Records shown »
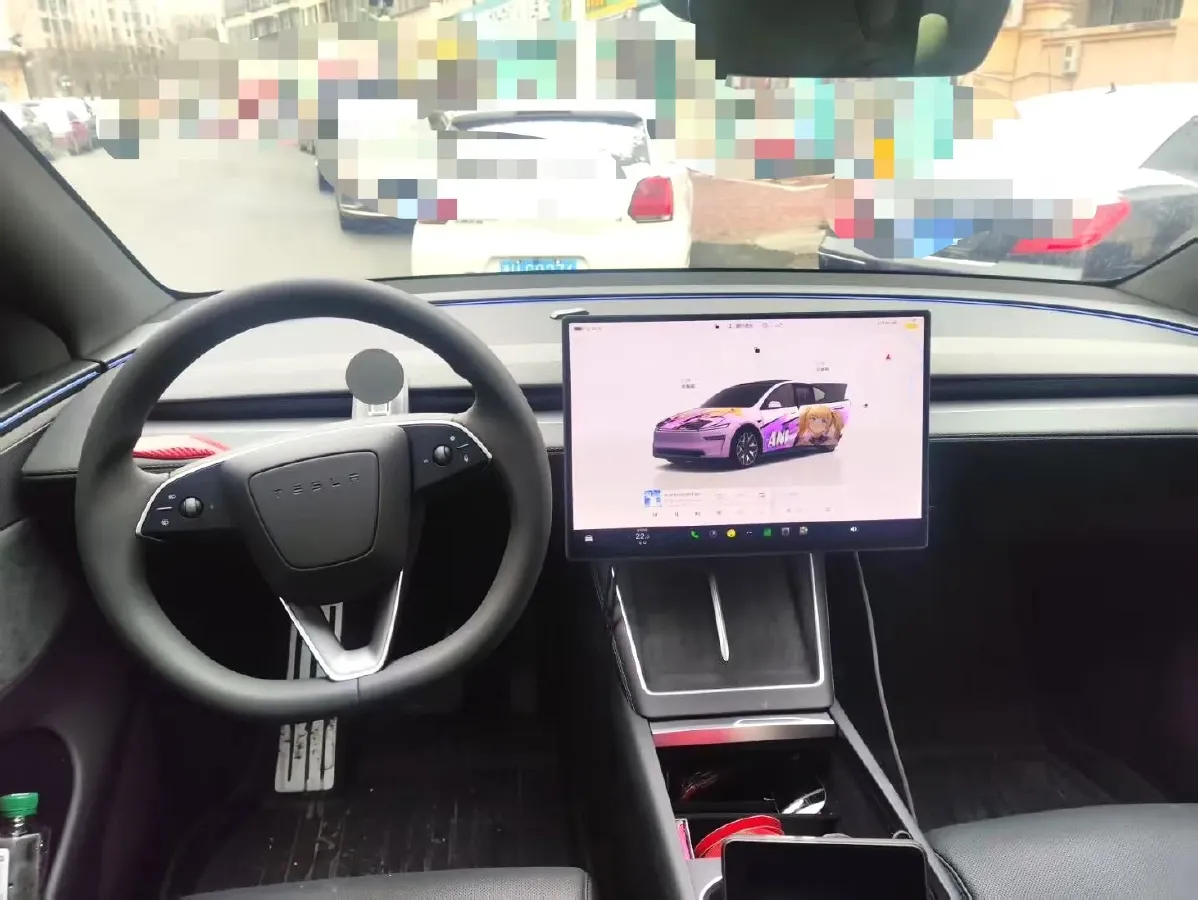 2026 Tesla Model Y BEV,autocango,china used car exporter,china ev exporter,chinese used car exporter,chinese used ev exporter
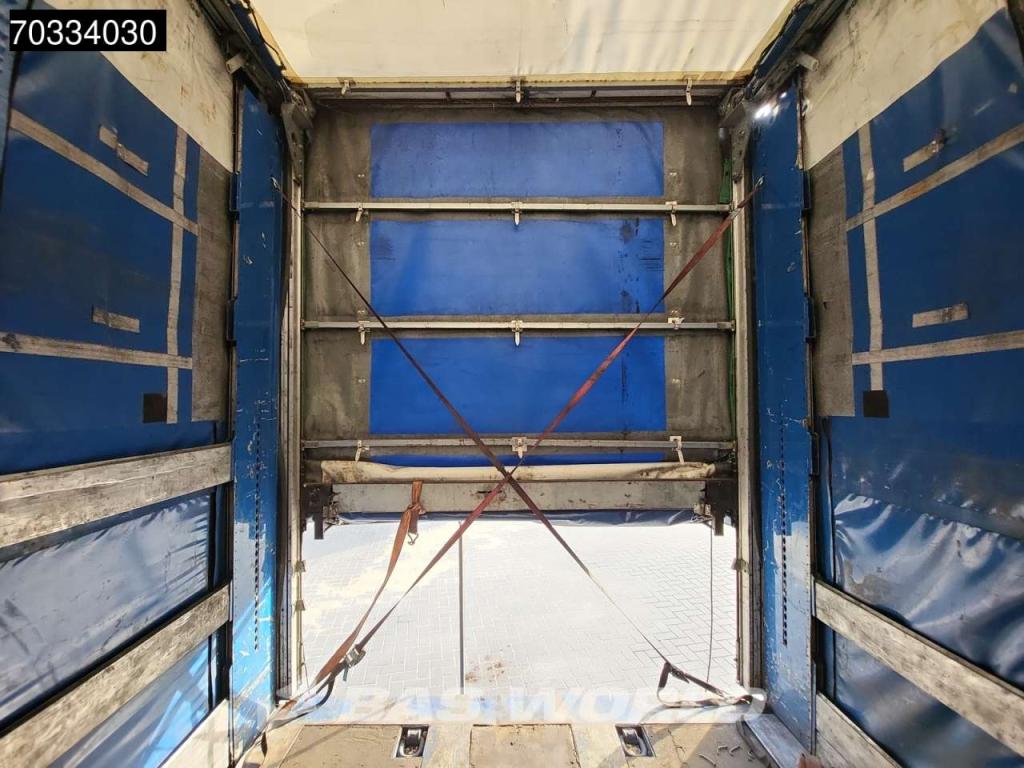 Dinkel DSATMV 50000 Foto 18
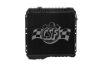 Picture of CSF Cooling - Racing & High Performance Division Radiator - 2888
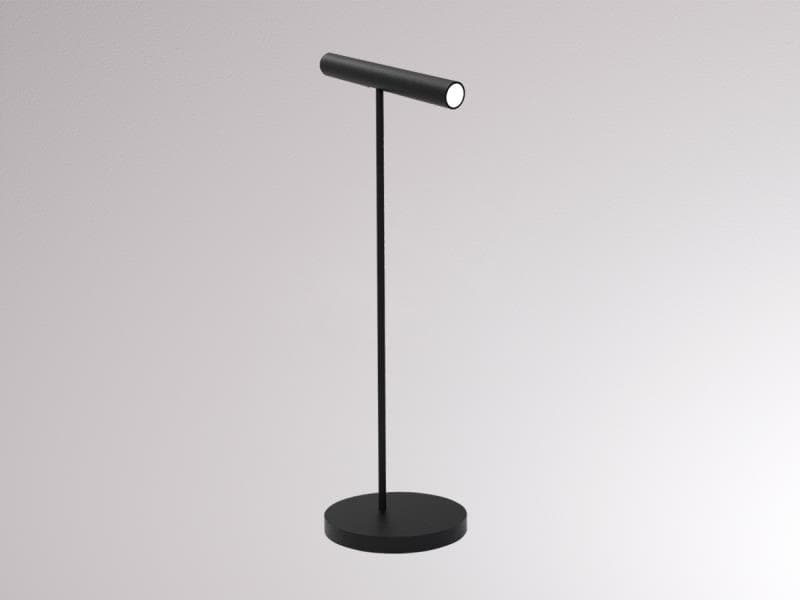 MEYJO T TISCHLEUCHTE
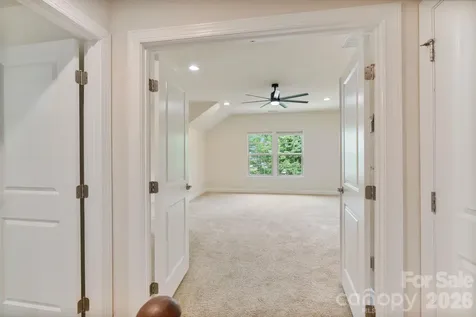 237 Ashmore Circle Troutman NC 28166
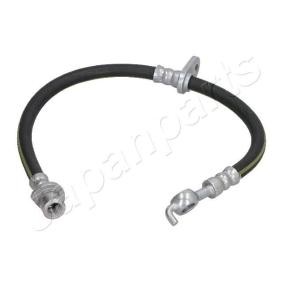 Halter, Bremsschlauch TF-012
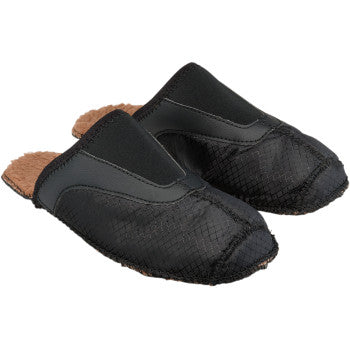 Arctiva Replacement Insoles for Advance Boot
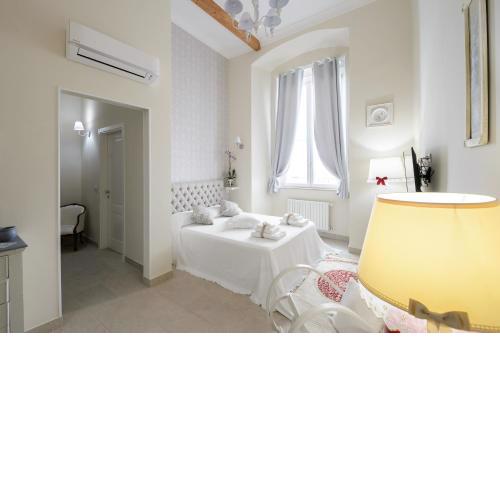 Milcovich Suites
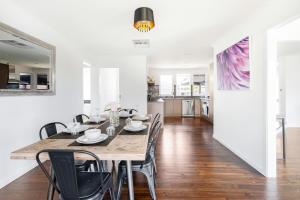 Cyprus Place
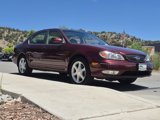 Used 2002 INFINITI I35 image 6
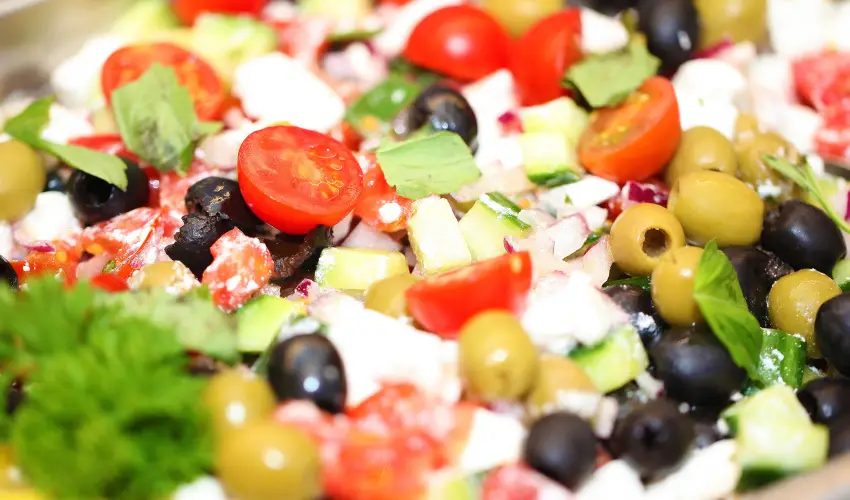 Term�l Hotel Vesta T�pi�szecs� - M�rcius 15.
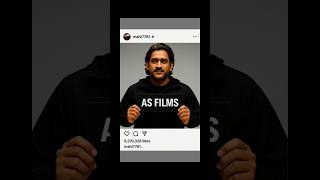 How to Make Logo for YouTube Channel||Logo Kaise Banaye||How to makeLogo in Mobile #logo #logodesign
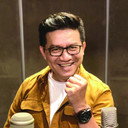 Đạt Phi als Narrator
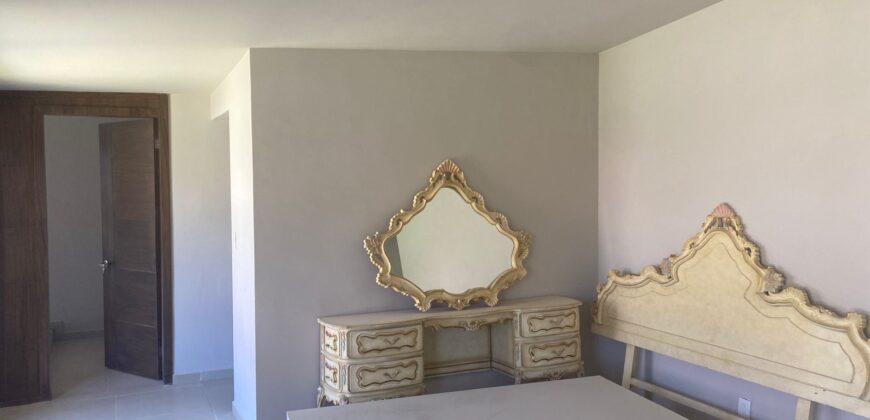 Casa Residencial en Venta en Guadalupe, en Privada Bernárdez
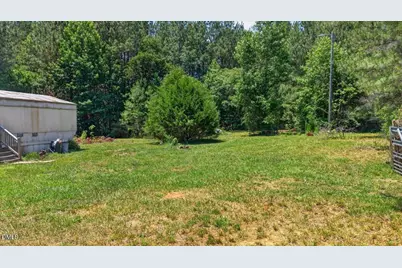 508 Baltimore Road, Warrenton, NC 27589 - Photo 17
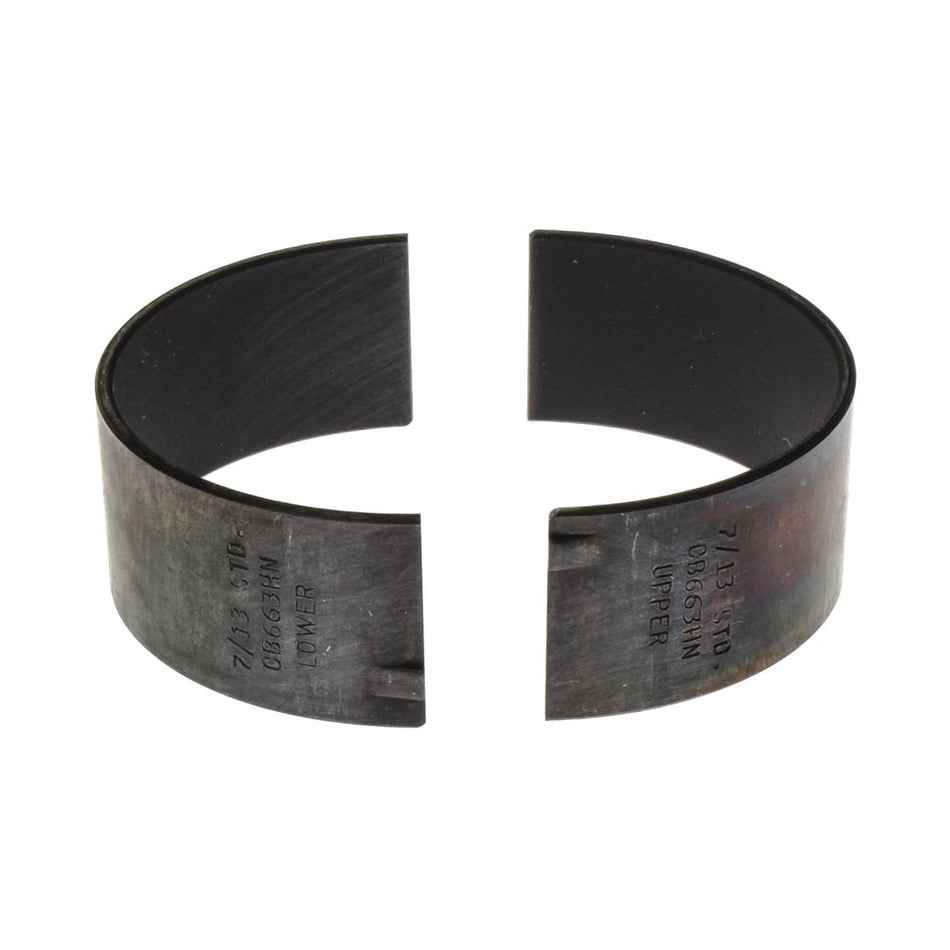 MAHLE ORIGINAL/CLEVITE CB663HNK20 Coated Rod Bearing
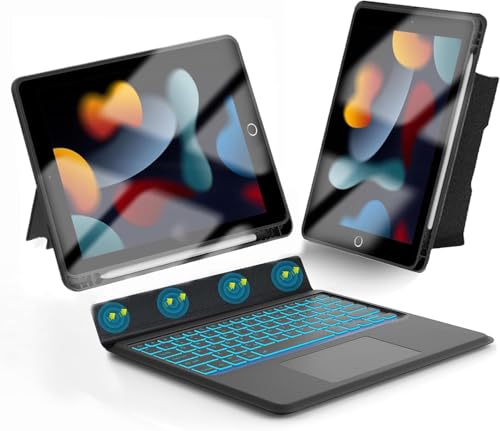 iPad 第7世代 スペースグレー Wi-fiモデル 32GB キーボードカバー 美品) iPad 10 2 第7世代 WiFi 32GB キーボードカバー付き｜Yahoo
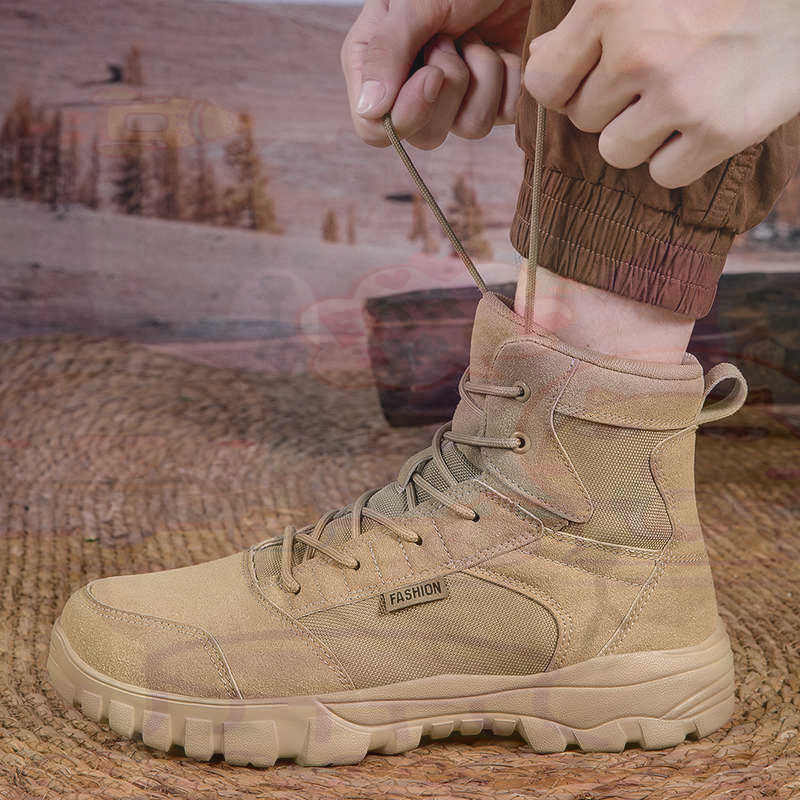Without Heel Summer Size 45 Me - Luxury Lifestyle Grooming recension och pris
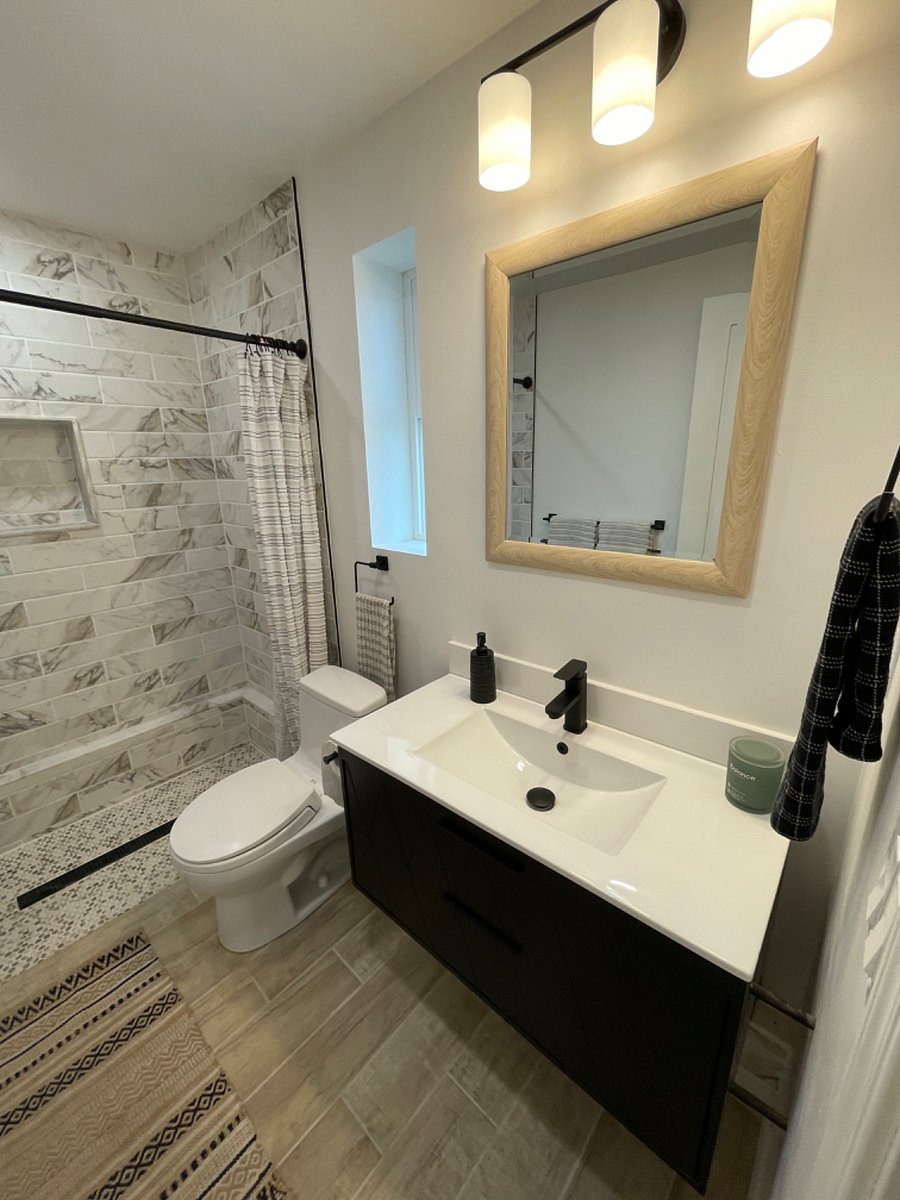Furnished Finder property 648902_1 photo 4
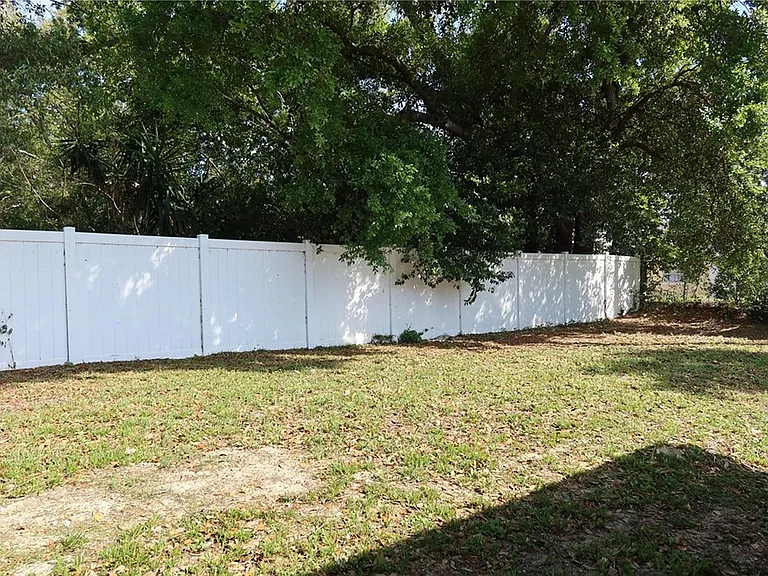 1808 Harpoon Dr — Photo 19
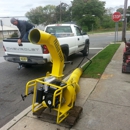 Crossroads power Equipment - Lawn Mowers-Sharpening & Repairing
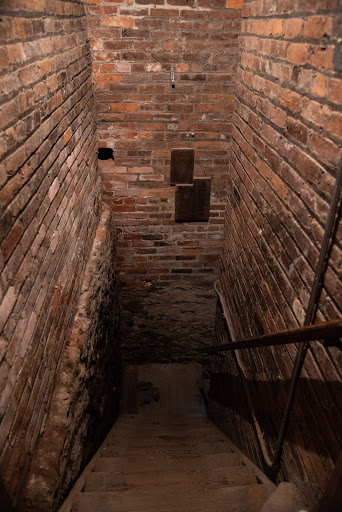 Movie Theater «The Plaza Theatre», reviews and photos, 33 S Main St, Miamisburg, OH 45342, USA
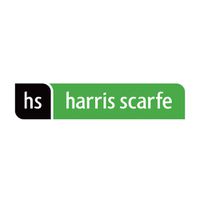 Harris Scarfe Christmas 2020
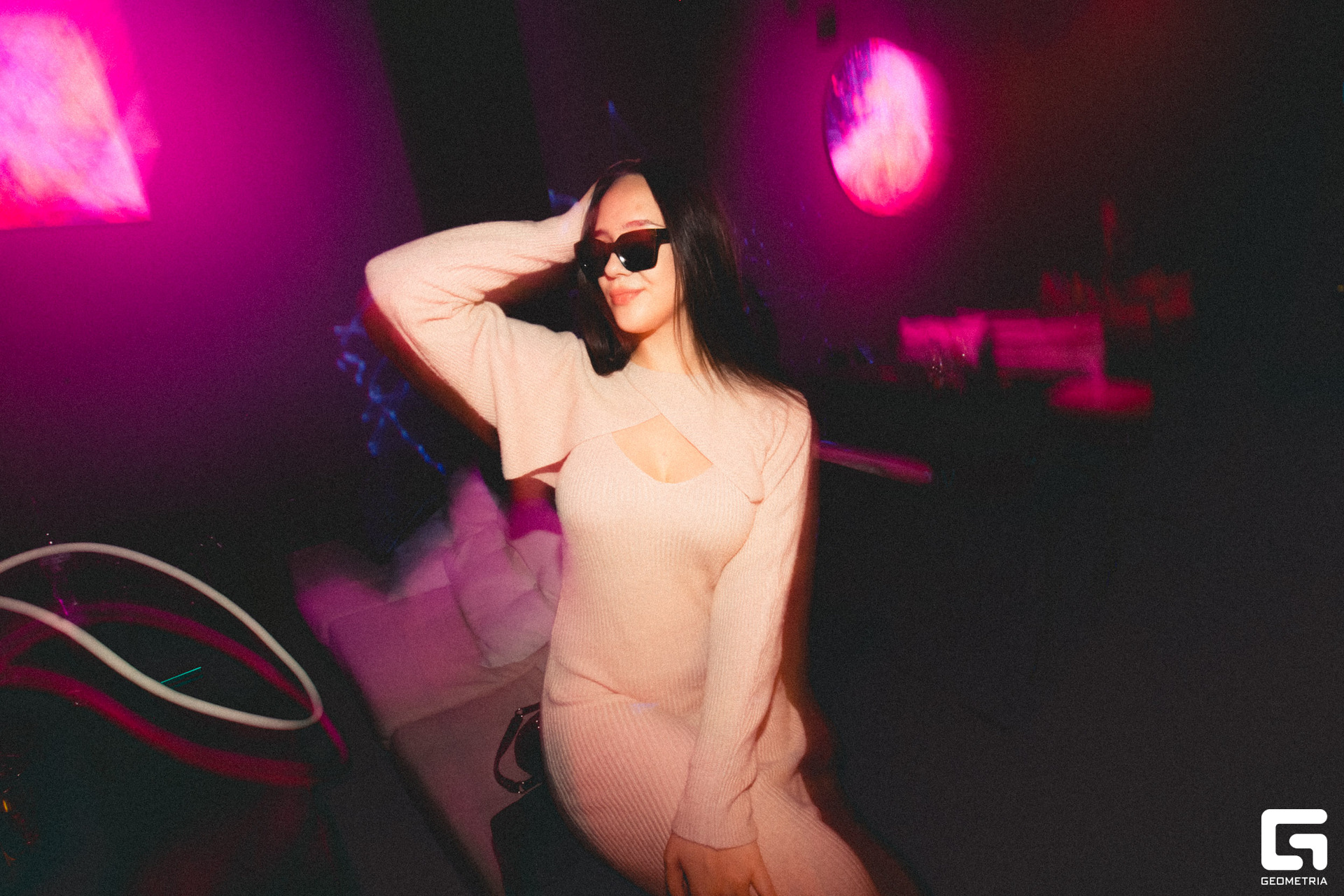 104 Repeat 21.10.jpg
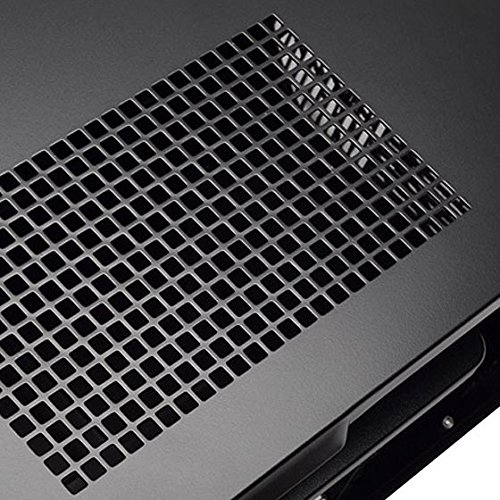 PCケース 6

What you will do »
Transcribe the text of every record above character for character, omitting the pictures.

Completed task »
 2026 Tesla Model Y BEV,autocango,china used car exporter,china ev exporter,chinese used car exporter,chinese used ev exporter
 Dinkel DSATMV 50000 Foto 18
 Picture of CSF Cooling - Racing & High Performance Division Radiator - 2888
 MEYJO T TISCHLEUCHTE
 237 Ashmore Circle Troutman NC 28166
 Halter, Bremsschlauch TF-012
 Arctiva Replacement Insoles for Advance Boot
 Milcovich Suites
 Cyprus Place
 Used 2002 INFINITI I35 image 6
 Term�l Hotel Vesta T�pi�szecs� - M�rcius 15.
 How to Make Logo for YouTube Channel||Logo Kaise Banaye||How to makeLogo in Mobile #logo #logodesign
 Đạt Phi als Narrator
 Casa Residencial en Venta en Guadalupe, en Privada Bernárdez
 508 Baltimore Road, Warrenton, NC 27589 - Photo 17
 MAHLE ORIGINAL/CLEVITE CB663HNK20 Coated Rod Bearing
 iPad 第7世代 スペースグレー Wi-fiモデル 32GB キーボードカバー 美品) iPad 10 2 第7世代 WiFi 32GB キーボードカバー付き｜Yahoo
Without Heel Summer Size 45 Me - Luxury Lifestyle Grooming recension och pris
Furnished Finder property 648902_1 photo 4
 1808 Harpoon Dr — Photo 19
 Crossroads power Equipment - Lawn Mowers-Sharpening & Repairing
 Movie Theater «The Plaza Theatre», reviews and photos, 33 S Main St, Miamisburg, OH 45342, USA
 Harris Scarfe Christmas 2020
 104 Repeat 21.10.jpg
 PCケース 6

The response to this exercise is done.